▶ _Required work_
**A.** In the text on Chicago nicknames, what year did Carl Sandburg write his poem "Chicago"?
**B.** Retype the part of the Chicago nicknames text starting at "Popular Chicago nicknames" and ending at "out of hand.".

━━━ Text to read ━━━

Nicknames are a term of endearment, most of the time. Nicknames show our intimacy with the person or place we’re referencing, and it requires us to have at least a little bit of personal experience and insider knowledge of the subject.
If you live in our luxury Chicago apartments, then you’re probably very familiar with the many nicknames that have been bestowed on our fair city over the years. Which of these famous Chicago nicknames have you heard, and which ones do you use?
Popular Chicago nicknames and their origins
Chi-beria
It gets cold in Chicago! In the winter polar vortex of 2013-2014, the temperature dropped so much that a local meteorologist coined the chilling nickname. Since then, the nickname emerges whenever the cold gets a little too out of hand.
Chi-city
One of the more modern nicknames for Chicago comes courtesy of Kanye West and his song “Homecoming,” as well as Common in his song “Chi-City.”
City by the Lake
This nickname, which emerged around the late 1880s, is pretty self-explanatory, honestly. You can figure it out for yourself.
City in the Garden
Chicago’s motto is “urbs in horto,” meaning “city in a garden.” The city gained its nickname in 1837 when the city was incorporated, as Chicago’s many parks and beaches predated the city itself! There are over 8,800 acres of green space (that includes parks, beaches and trails) in Chicago, making it the city with the largest municipal park district in the United States!
City of Big Shoulders
Poet Carl Sandburg wrote a poem in 1916 called “Chicago,” in which he refers to Chicago as the “City of the Big Shoulders." The reference is to the hard-working tradesmen and physical laborers who made the city the industrial center of the region, and the name has stuck since!
Heart of America
Chicago has long served as a major transportation hub for a wide variety of industries all over the country, serving as the beating heart for the commercial creature that is the United States. It was also one physically located near the geographic center of the U.S., back when the nation didn’t expand all the way to the Pacific coast.
My Kind of Town
Frank Sinatra lovingly referred to Chicago as his kind of town in his 1966 hit “My Kind Of Town.” The song celebrates the kind people, landmarks like the Wrigley Building and the Union Stockyard, the jazz and the imprint the city leaves on one’s heart, and if Chicago is good enough for Sinatra, it’s good enough for us! Chicago is now our collective kind of town.
Paris of the Prairie
Back in 1909, the City of Chicago was undergoing some massive urban changes to rejuvenate the city’s layout, as the city’s rapid growth had found the infrastructure lacking. Daniel Burnham designed a plan that incorporated large boulevards and parks similar to those in Paris which, if the Great Depression hadn’t halted the progress, Chicago would look remarkably similar to today. Thus, the nickname!

━━━ Recorded information ━━━

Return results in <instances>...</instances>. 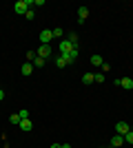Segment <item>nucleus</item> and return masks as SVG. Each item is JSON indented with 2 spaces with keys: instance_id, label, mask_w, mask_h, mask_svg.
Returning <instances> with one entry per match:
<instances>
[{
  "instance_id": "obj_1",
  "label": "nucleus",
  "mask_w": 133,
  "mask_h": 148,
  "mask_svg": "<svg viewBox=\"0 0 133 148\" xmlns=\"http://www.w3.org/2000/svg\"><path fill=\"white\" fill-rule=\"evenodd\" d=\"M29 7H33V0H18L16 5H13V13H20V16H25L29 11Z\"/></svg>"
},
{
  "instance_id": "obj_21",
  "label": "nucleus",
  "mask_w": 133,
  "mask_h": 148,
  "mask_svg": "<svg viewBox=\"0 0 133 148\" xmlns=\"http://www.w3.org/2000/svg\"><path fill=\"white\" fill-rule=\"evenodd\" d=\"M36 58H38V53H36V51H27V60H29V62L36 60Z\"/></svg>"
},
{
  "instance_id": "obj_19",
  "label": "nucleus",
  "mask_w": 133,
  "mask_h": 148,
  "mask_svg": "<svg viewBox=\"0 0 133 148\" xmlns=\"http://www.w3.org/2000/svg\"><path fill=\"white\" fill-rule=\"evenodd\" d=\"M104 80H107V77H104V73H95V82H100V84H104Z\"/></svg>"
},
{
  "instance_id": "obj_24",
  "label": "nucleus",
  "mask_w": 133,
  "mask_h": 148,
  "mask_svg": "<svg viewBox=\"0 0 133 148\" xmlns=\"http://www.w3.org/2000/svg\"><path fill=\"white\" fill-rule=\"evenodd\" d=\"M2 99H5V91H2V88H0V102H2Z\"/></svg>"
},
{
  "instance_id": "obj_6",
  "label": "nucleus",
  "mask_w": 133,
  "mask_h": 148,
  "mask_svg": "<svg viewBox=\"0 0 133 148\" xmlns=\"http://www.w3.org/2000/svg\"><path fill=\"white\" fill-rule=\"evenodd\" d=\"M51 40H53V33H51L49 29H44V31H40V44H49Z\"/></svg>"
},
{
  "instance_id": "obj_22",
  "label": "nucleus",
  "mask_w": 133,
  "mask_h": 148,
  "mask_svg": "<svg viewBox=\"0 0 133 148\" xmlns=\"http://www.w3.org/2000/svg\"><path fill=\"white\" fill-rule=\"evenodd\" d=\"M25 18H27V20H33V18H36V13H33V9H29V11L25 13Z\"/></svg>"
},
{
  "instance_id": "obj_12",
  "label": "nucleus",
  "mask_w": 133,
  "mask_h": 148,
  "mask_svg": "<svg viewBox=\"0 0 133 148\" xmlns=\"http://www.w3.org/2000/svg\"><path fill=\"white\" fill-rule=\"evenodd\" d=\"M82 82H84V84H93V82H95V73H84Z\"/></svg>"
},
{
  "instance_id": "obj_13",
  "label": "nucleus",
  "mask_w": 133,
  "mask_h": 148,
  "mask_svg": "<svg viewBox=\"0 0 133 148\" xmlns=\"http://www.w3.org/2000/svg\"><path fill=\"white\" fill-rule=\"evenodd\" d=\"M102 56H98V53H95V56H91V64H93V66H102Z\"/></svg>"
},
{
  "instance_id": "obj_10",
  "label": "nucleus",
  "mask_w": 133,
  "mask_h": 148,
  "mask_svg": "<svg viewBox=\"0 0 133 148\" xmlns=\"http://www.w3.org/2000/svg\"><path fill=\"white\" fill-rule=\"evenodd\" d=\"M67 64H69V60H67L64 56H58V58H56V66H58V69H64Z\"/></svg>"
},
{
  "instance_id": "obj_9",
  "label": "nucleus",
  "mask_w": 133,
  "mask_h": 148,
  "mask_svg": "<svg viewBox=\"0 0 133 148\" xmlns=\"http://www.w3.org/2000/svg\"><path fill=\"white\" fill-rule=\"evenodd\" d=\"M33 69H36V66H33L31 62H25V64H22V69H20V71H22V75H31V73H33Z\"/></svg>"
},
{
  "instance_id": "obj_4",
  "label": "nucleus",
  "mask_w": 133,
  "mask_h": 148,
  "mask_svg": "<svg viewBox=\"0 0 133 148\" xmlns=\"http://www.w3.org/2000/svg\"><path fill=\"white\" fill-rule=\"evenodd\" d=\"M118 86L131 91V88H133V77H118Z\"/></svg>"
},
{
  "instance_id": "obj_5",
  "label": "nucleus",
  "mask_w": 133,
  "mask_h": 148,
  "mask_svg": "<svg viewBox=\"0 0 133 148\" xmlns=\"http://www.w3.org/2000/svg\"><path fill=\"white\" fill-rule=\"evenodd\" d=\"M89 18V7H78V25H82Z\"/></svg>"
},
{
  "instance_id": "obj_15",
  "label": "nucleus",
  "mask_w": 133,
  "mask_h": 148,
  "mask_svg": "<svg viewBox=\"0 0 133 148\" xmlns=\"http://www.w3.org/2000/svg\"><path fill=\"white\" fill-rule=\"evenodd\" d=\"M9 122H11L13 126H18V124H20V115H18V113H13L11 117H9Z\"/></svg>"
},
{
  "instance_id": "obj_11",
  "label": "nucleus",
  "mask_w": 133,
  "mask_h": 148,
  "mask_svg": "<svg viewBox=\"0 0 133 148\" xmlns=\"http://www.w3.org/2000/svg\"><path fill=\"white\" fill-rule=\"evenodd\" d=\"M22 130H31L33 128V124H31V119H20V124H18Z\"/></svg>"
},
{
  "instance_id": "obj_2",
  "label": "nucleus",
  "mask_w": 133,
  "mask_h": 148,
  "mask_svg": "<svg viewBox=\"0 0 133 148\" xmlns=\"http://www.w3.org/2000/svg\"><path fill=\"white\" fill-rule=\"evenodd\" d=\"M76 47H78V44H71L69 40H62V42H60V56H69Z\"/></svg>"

━━━

▶ _The results_
**A.** 1916

**B.**
Popular Chicago nicknames and their origins
Chi-beria
It gets cold in Chicago! In the winter polar vortex of 2013-2014, the temperature dropped so much that a local meteorologist coined the chilling nickname. Since then, the nickname emerges whenever the cold gets a little too out of hand.